- Leslie Fuller, Georgie Harris, Phyllis Clare and Leslie Bradley in the film
- Directed by: Leslie Pearce
- Written by: Sydney Courtenay and Georgie Harris
- Based on: story by Wallace Geoffrey
- Starring: Leslie Fuller Georgie Harris Gibson Gowland
- Cinematography: C.J. Van Enger
- Edited by: Ralph Dixon
- Release date: 2 December 1935;
- Running time: 71 minutes
- Country: United Kingdom
- Language: English

= The Stoker (1935 film) =

1935 film by Leslie Pearce

The Stoker (also known as Shovel up a Bit more Coal) is a 1935 British comedy film directed by Leslie Pearce and starring Leslie Fuller, Georgie Harris and Phyllis Clare. It was written by Sydney Courtenay and Georgie Harris based on a story by Wallace Geoffrey.

==Plot==
Bill, a ship's engine-room stoker, avoids dismissal for fighting thanks to the kindness of Sir Richard Munro, chairman of the shipping line. In return, Bill promises to watch over Sir Richard’s wild son Frank, who is sent to the stoke-hole to prove his worth. Subsequentlyl Bill visits high society and saves Frank from marrying a scheming woman. Offered a reward by Sir Richard, Bill asks only for permission to punch the chief stoker, who had exploited Bill's promise not to brawl. Sir Richard gladly approves.

==Cast==
- Leslie Fuller as Bill
- Georgie Harris as Oswald
- Phyllis Clare as Nita
- Leslie Bradley as Frank Munro
- Robert English as Sir Richard Munro
- Olive Melville as Alice
- Patrick Aherne as Russell Gilham
- Gibson Gowland as Steve

== Reception ==
The Monthly Film Bulletin wrote: "The comedy is often extremely good but the standard is uneven and the plot is sometimes rather ridiculous even for a farce.
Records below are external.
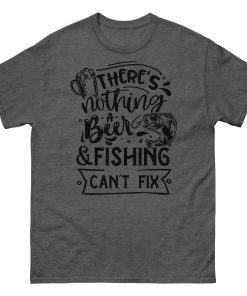 Fishing T-shirt There’s Nothing A Beer & Fishing Can’t Fix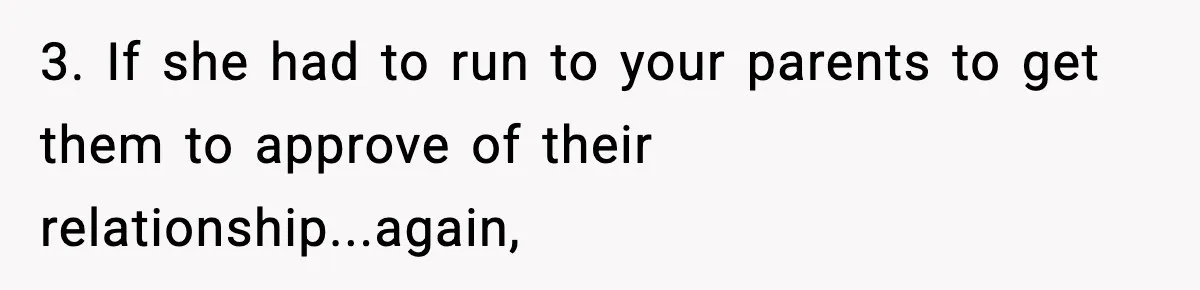 Woman Finds Out Her Sister Is Pregnant By Her Ex, Family Demands She Supports The Relationship 3. If she had to run to your parents to get them to approve of their relationship...again,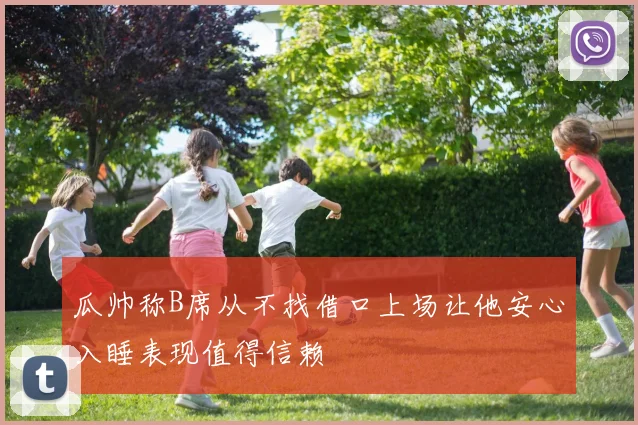 瓜帅称B席从不找借口上场让他安心入睡表现值得信赖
Leslie Fuller and Georgie Harris are excellent foils to each other and give good performances."

Kine Weekly wrote: "A nautical comedy extravaganza, complete with tuneful song and a quota of popular gags so designed as to exploit adequately Leslie Fuller's robust fooling. The plot seldom takes tangible shape, but its limitations fortunately are lightly cloaked by the star's spontaneous comicalities, sound teamwork, and a constant and agreeable change of scene."
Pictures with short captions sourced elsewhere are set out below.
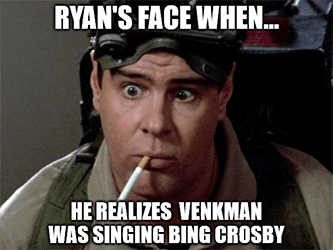 Ryan's face Ghostbusters singing Bing Crosby meme
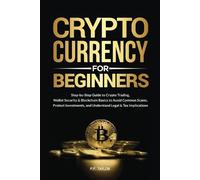P F Taylor Cryptocurrency for Beginners (Tascabile)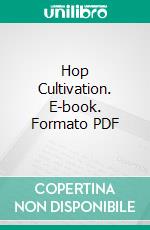 Hop Cultivation. E-book. Formato PDF ebook di Charles Whitehead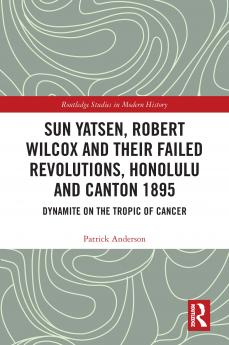 Sun Yatsen Robert Wilcox and Their Failed Revolutions Honolulu and Canton 1895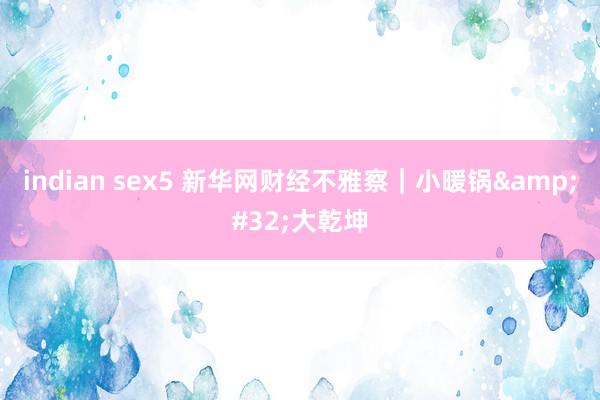 indian sex5 新华网财经不雅察｜小暖锅&#32;大乾坤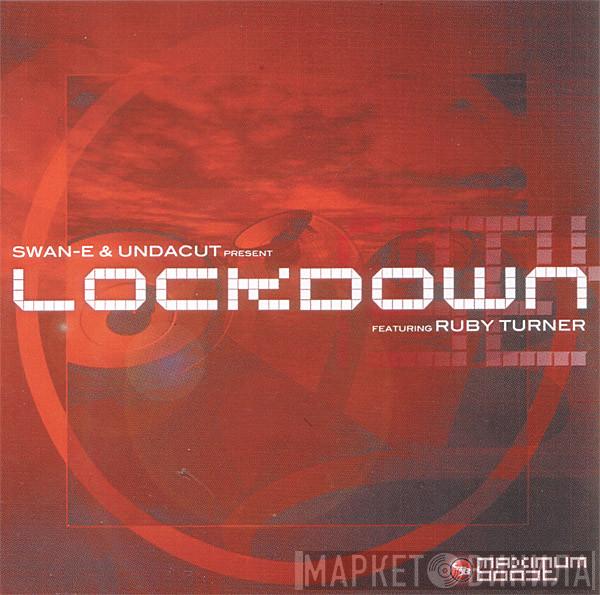 Featuring Swan-E & Undacut  Ruby Turner  - Lockdown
The Daily Film Renter wrote: "Played against liner and mansion backgrounds, gives abundant scope to star in part right up his street. ... Contrasts between stokehole and society life, practical jokes and cheeky support by Georgie Harris are subsidiary features, with adequate romantic side issue. Made-to-measure entertainment for vast legion of Leslie Fuller fans. This lavish piece of foolery depends, as usual, not so much on its plot as on the personality of the star, who seizes his opportunity with both hands."